## [EXERCISE DETAILS]
Please give back each entry below unaltered, leaving the pictures out.

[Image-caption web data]
Start of Block
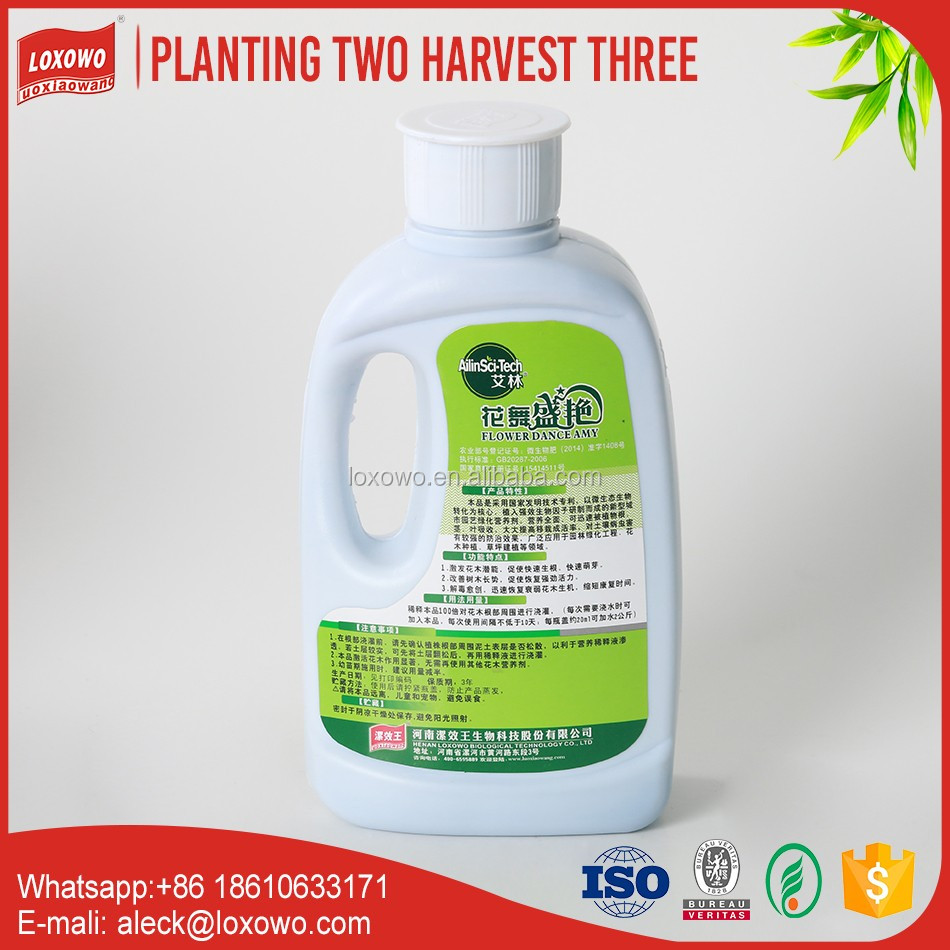 high quality organic gardening fertilizer with good price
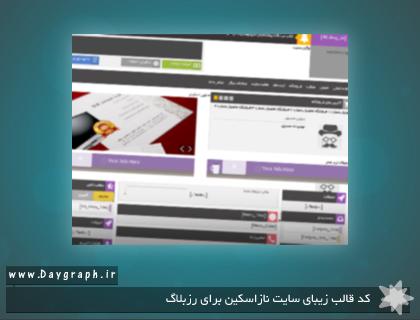 کد قالب زیبای سایت نازاسکین برای رزبلاگ
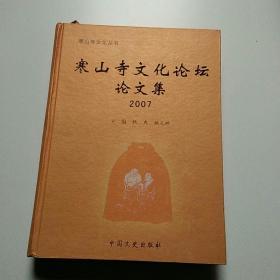 寒山寺文化论坛论文集2007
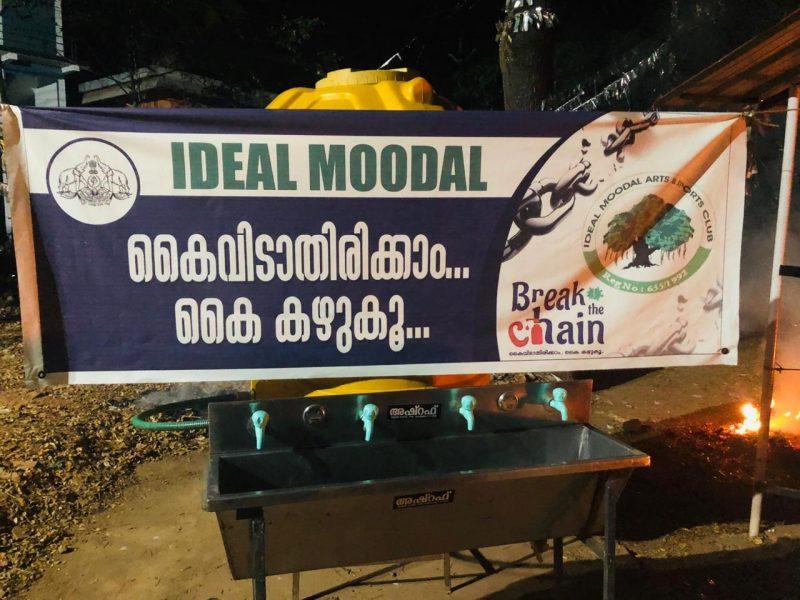 ideal-moodal-kiosk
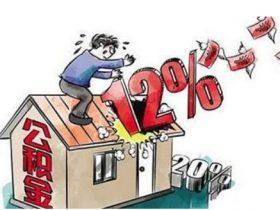 武汉青山公积金贷款可以用于哪些用途?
End of Block
## [ANSWER AREA]
 high quality organic gardening fertilizer with good price
 کد قالب زیبای سایت نازاسکین برای رزبلاگ
 寒山寺文化论坛论文集2007
 ideal-moodal-kiosk
 武汉青山公积金贷款可以用于哪些用途?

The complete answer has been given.